To configure DCBX on an interface, use the dcbx admin-state command in the qos interfaces interface context.
Configuring DCBX
The following example enables DCBX on interface eth-1/4.
--{ candidate shared default }--[ ]--
# info with-context qos interfaces interface eth-1/4
qos {
interfaces {
interface eth-1/4 {
interface-ref {
interface ethernet-1/4
}
dcbx {
admin-state enable
}
}
}
}
The DCBX configuration is at interface level only. There is no system-level admin-state setting for DCBX.
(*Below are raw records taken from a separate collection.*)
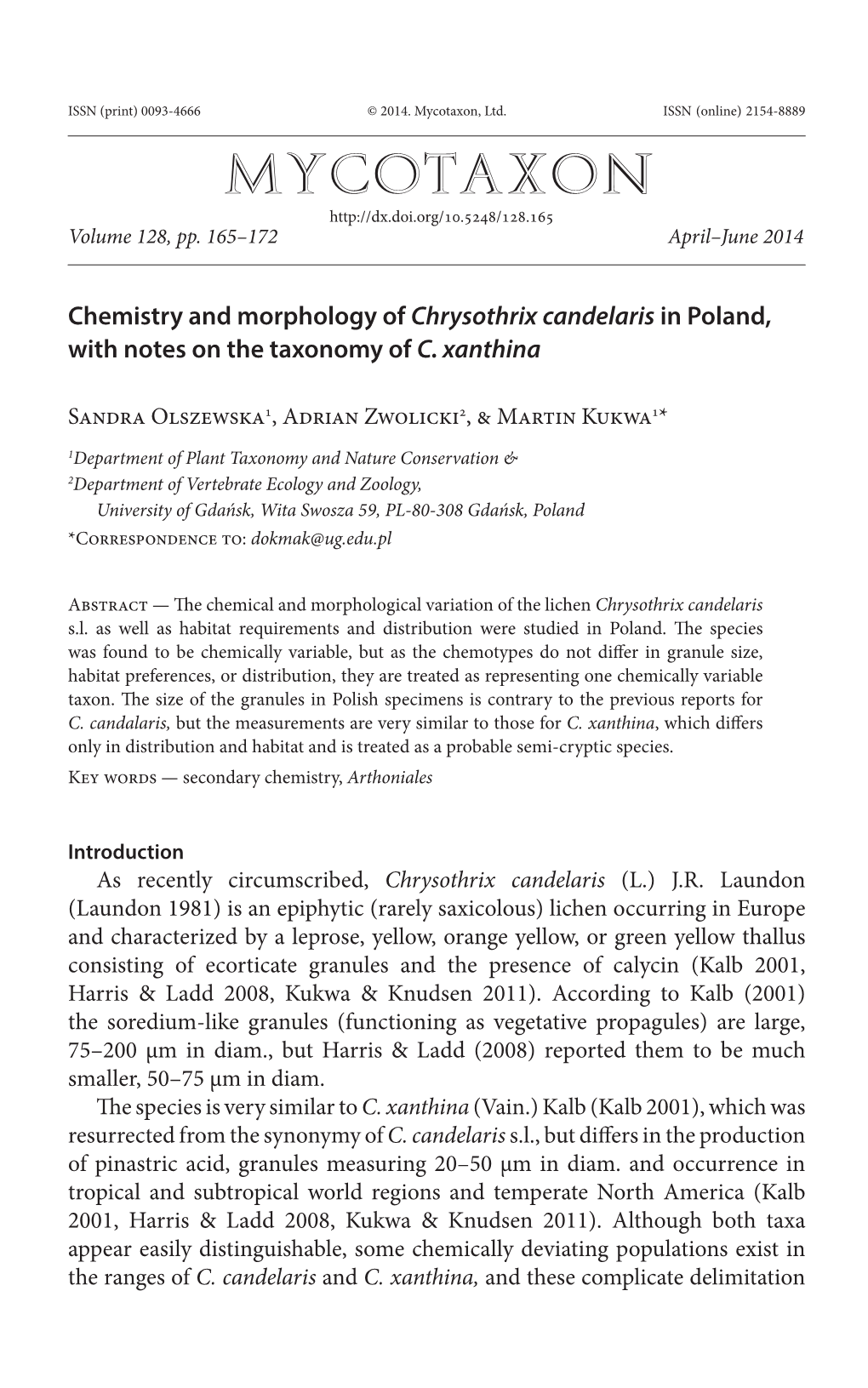 Chemistry and Morphology of &lt;I&gt;Chrysothrix&lt;/I&gt; &lt;I&gt;Candelaris&lt;/I&gt;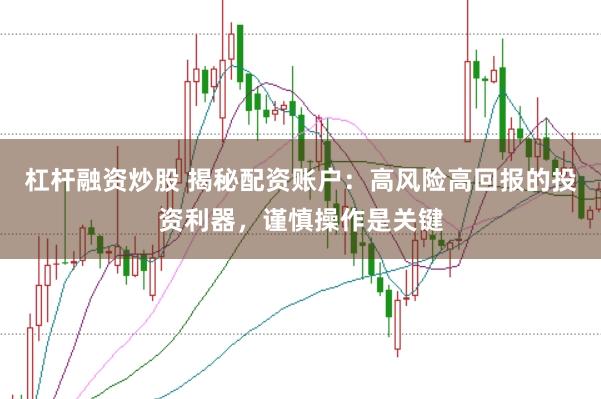 杠杆融资炒股 揭秘配资账户：高风险高回报的投资利器，谨慎操作是关键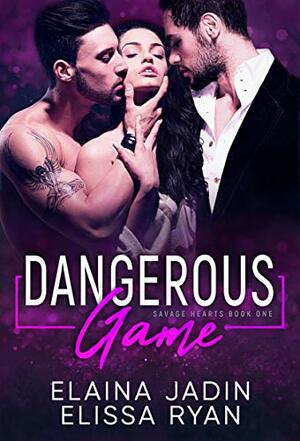 Dangerous Game by Elaina Jadin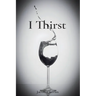 I Thirst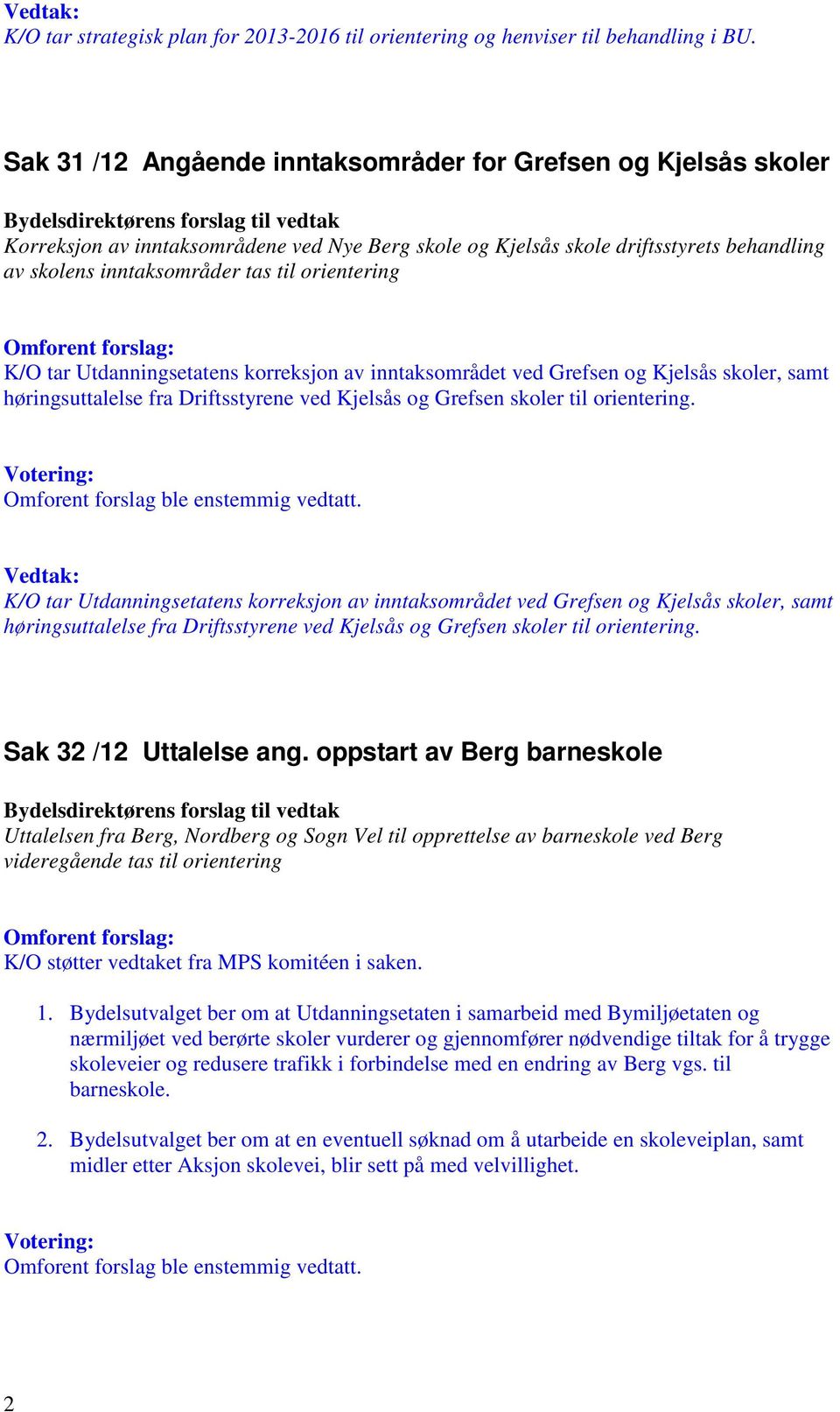 orientering K/O tar Utdanningsetatens korreksjon av inntaksområdet ved Grefsen og Kjelsås skoler, samt høringsuttalelse fra Driftsstyrene ved Kjelsås og Grefsen skoler til orientering.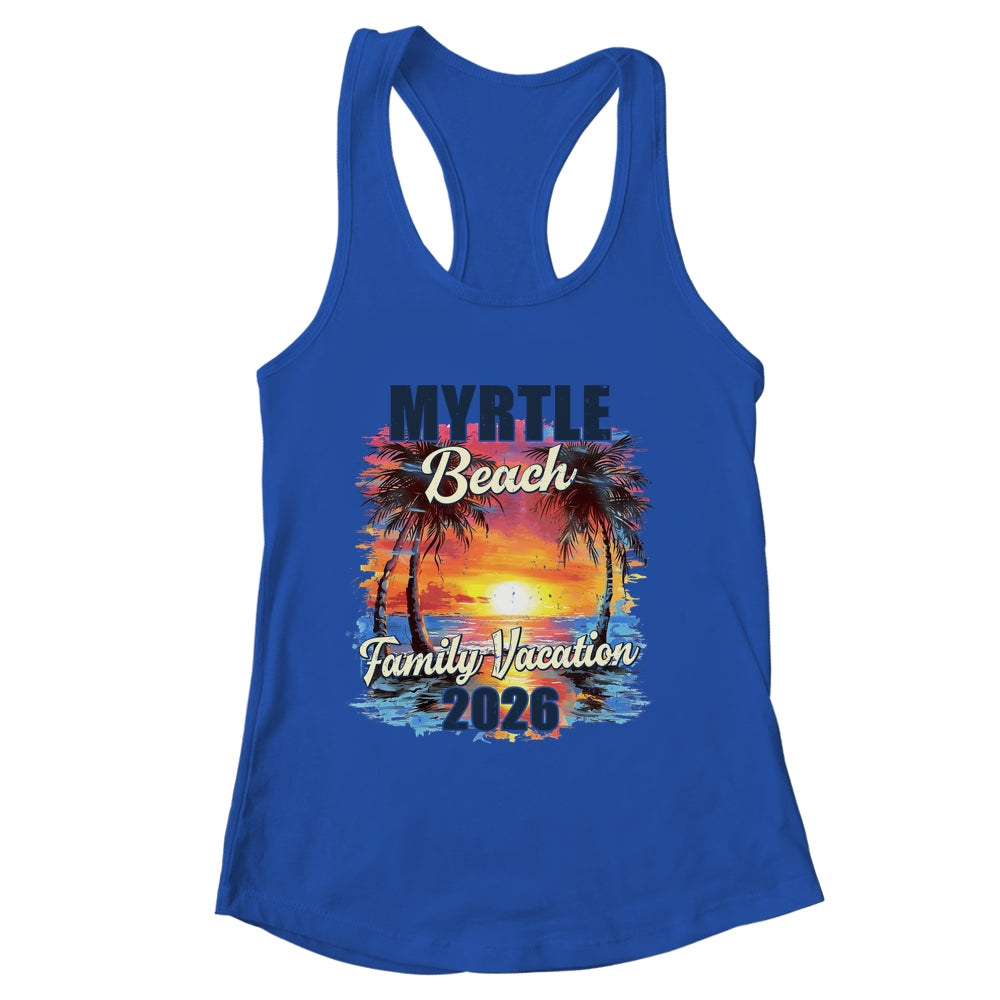 Family Vacation Myrtle Beach 2026 Summer Trip Matching Shirt & Tank Top | siriusteestore
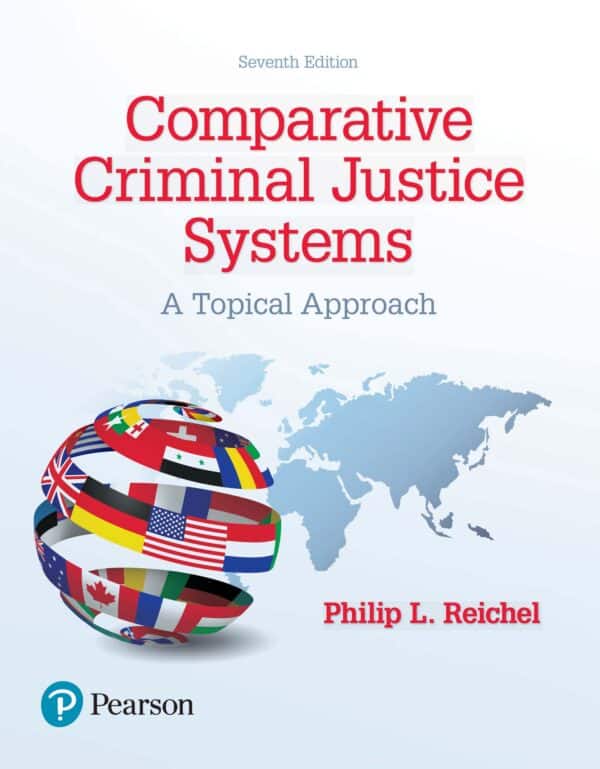 Comparative Criminal Justice Systems: A Topical Approach (7th Edition) – eBook PDF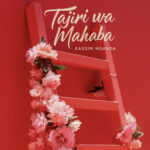 Stream & Download Music Audio : Kassim Mganga – Tajiri Wa Mahaba | Download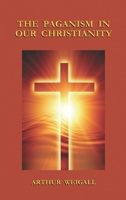 Paganism in Our Christianity 1585093289 Book Cover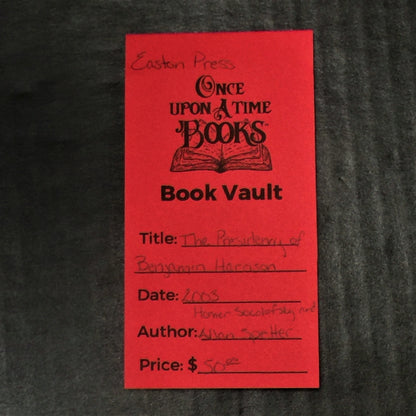 The Presidency of Benjamin Harrison - Homer Socolofsky and Allan Spetter - Easton Press - 2003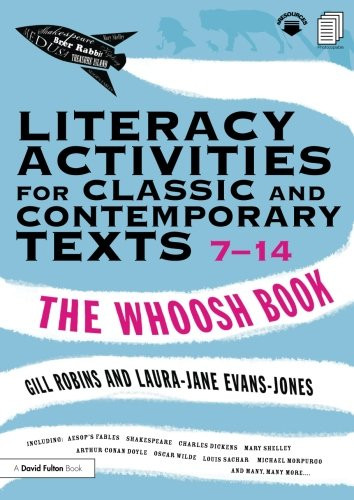 Literacy Activities for Classic and Contemporary Texts 7-14: The Whoosh Book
Displaying DCBX state information
To display the local and remote operational state for DCBX, use the info from state command.
--{ state }--[ ]--
# info from state qos interfaces interface eth-1/4 dcbx
admin-state disable
oper-state down
oper-state-reason dcbx-admin-disabled
pfc-priority 0 {
oper-state down
remote-state remote-down
}
pfc-priority 1 {
oper-state down
remote-state remote-down
}
...
pfc-priority 7 {
oper-state down
remote-state remote-down
}
--{ state }--[ ]--
# info from state qos interfaces interface ethernet-2/3 dcbx
admin-state enable
oper-state down
oper-state-reason remote-dcbx-down
pfc-priority 0 {
oper-state up
remote-state remote-down
}
...
pfc-priority 7 {
oper-state up
remote-state remote-down
}
--{ state }--[ ]--
# info from state qos interfaces interface ethernet-1/3 dcbx
admin-state enable
oper-state down
oper-state-reason lldp-oper-state-down
pfc-priority 0 {
oper-state up
remote-state remote-down
}
...
pfc-priority 7 {
oper-state up
remote-state remote-down
}
--{ state }--[ ]--
# info from state qos interfaces interface ethernet-1/6 dcbx
admin-state enable
oper-state up
pfc-priority 0 {
oper-state down
remote-state remote-down
}
pfc-priority 1 {
oper-state down
remote-state remote-down
}
...
pfc-priority 7 {
oper-state down
remote-state remote-down
}
ets-tlv {
remote-credit-based-shaper 0
local-credit-based-shaper 0
remote-maximum-traffic-classes 8
local-maximum-traffic-classes 8
priority 0 {
remote-priority-assignment-configuration 0
remote-priority-assignment-recommendation 0
local-priority-assignment 0
}
priority 1 {
remote-priority-assignment-configuration 1
remote-priority-assignment-recommendation 1
local-priority-assignment 1
}
priority 2 {
remote-priority-assignment-configuration 2
remote-priority-assignment-recommendation 2
local-priority-assignment 2
}
...
priority 7 {
remote-priority-assignment-configuration 7
remote-priority-assignment-recommendation 7
local-priority-assignment 7
}
traffic-class 0 {
remote-traffic-class-bandwidth-assignment-configuration 0
remote-traffic-class-bandwidth-assignment-recommendation 0
local-traffic-class-bandwidth-assignment 27
remote-tsa-value-configuration 0
remote-tsa-value-recommendation 0
local-tsa-value 2
}
traffic-class 1 {
remote-traffic-class-bandwidth-assignment-configuration 0
remote-traffic-class-bandwidth-assignment-recommendation 0
local-traffic-class-bandwidth-assignment 10
remote-tsa-value-configuration 0
remote-tsa-value-recommendation 0
local-tsa-value 2
}
traffic-class 2 {
remote-traffic-class-bandwidth-assignment-configuration 0
remote-traffic-class-bandwidth-assignment-recommendation 0
local-traffic-class-bandwidth-assignment 18
remote-tsa-value-configuration 0
remote-tsa-value-recommendation 0
local-tsa-value 2
}
traffic-class 3 {
remote-traffic-class-bandwidth-assignment-configuration 0
remote-traffic-class-bandwidth-assignment-recommendation 0
local-traffic-class-bandwidth-assignment 10
remote-tsa-value-configuration 0
remote-tsa-value-recommendation 0
local-tsa-value 2
}
...
traffic-class 7 {
remote-traffic-class-bandwidth-assignment-configuration 0
remote-traffic-class-bandwidth-assignment-recommendation 0
local-traffic-class-bandwidth-assignment 3
remote-tsa-value-configuration 0
remote-tsa-value-recommendation 0
local-tsa-value 2
}
}
If an interface has DCBX enabled, but it does not receive a DCBX capability message from the peer (DCBX is disabled on the remote node), the DCBX state is shown as oper-down, with a reason code of remote-dcbx-down.